Puppy training takes ten months. After that, the puppy is returned to the organization for formal training and stringent health checks. I received Cisco when he was seven months old. His trainer was diagnosed with cancer so I look over his training. It’s a bit traumatizing for a dog to readjust to a new trainer in the middle of its training but sometimes it can’t be helped. On Monday, he leaves for the rest of his training in Michigan.
7. What’s the most difficult aspect? The most rewarding?

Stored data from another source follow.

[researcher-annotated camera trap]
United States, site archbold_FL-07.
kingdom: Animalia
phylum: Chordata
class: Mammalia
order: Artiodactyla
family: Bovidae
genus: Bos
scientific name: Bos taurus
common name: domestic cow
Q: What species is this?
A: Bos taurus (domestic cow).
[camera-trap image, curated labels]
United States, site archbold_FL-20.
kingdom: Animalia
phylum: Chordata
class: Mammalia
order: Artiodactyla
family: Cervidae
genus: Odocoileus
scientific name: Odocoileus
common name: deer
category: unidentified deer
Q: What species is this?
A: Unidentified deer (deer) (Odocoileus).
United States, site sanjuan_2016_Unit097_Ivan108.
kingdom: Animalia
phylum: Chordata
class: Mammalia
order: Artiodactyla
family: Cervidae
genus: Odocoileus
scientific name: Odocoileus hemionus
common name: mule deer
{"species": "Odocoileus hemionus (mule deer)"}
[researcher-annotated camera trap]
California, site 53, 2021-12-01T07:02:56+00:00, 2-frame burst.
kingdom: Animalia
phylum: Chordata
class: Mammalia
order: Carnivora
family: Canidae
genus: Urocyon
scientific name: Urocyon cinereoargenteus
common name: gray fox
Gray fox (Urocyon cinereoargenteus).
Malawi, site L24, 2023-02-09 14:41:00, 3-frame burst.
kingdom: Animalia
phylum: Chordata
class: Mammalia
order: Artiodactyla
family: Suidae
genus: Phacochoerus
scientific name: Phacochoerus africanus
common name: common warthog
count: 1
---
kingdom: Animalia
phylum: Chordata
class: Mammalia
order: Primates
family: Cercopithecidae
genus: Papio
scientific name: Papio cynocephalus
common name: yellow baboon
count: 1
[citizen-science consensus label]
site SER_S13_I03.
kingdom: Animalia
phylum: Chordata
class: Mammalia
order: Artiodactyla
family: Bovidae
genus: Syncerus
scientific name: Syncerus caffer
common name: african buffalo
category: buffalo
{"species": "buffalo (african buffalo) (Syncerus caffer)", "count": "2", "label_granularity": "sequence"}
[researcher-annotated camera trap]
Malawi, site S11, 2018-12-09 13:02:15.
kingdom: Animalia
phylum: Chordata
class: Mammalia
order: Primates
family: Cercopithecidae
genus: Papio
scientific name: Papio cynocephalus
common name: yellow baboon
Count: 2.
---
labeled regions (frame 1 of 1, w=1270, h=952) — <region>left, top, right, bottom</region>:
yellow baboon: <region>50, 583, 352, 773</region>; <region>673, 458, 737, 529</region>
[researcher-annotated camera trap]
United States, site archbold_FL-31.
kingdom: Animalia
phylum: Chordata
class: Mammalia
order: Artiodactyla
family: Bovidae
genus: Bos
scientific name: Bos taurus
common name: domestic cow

The most difficult? Getting the dog to pay attention on command. Some people use a clicker. I don’t . But of course, I give positive reinforcement and the puppy receives lots of rewards when it accomplishes what it’s supposed to do.
The most rewarding? Hands down, the most rewarding aspect is knowing I am helping someone who is blind. When the dog and the blind owner is matched up, knowing I played a key role in making a life-changing future possible, it’s amazing! There is nothing like hearing it from a blind person.
People ask me, ‘Isn’t it hard to give up the dog after being so close to it for months?’ It isn’t when I keep in mind, the ultimate goal and what we are accomplishing.
Do you know the cost of raising a leader dog puppy from start to finish? It’s $40,000.00. As I told you, all expenses are paid for the person receiving the dog.
8. How does the dog learn to disregard a command from his blind owner and make a decision regarding the safety of his or blind master?
That is done through positive reinforcement and repetition in the formal phase of its training. The dog is trained to detect the dangers of oncoming vehicles and obstacles. It’s trained to knock people out of the way of oncoming vehicles. I knew a lady whose dog saved her life twice. Once a rattlesnake was within striking distance and the dog stepped in. The second time, the woman stepped out and would have fallen five floors but the dog didn’t let her pass. She finally figured out why. Amazing creatures!
9. How has training a leader dog changed your perspective on life?
It makes me really appreciate what I can do for another person. It gives me a sense of real objectives and what my contributions are to this world. I’m a better, more patient person.
Dogs are extremely interesting creatures and often can sense things that we mortals cannot.
10. With that said, do you have a favorite leader dog story?
I have a pal–Caroll Jackson, a former director of a state blind school in Illinois. He is a an amazing man who lost all his sight but gets around well with a guide dog. He’s also a speaker. I recall a story of how he went to the airport restroom, the handicapped stall, which is larger and better able to accommodate a guide dog. A few minutes after he entered, he smelled marijuana. Someone had come into the rest room and was smoking it. Well, Carol used his authoritative voice and instructed the smoker to remain in the stall, put his hands behind his back and to stay put. The airport security was on their way to arrest him. The marijuana smoker did as he was told. Caroll left the rest room with his dog and notified security. The head of security said, “We’ll dispatch two officers immediately.” He thanked Caroll and remarked, “I didn’t know we had any plain clothes security.” Caroll replied, “You don’t. I’m just a regular guy traveler and was between flights.” The smoker was subsequently arrested. The pot smoker had seen the police dog and believed Caroll’s bluff.
How do you feel about dogs? Have you ever heard of the Leader Dog organization? Have you heard of other organizations who provide dogs for the blind?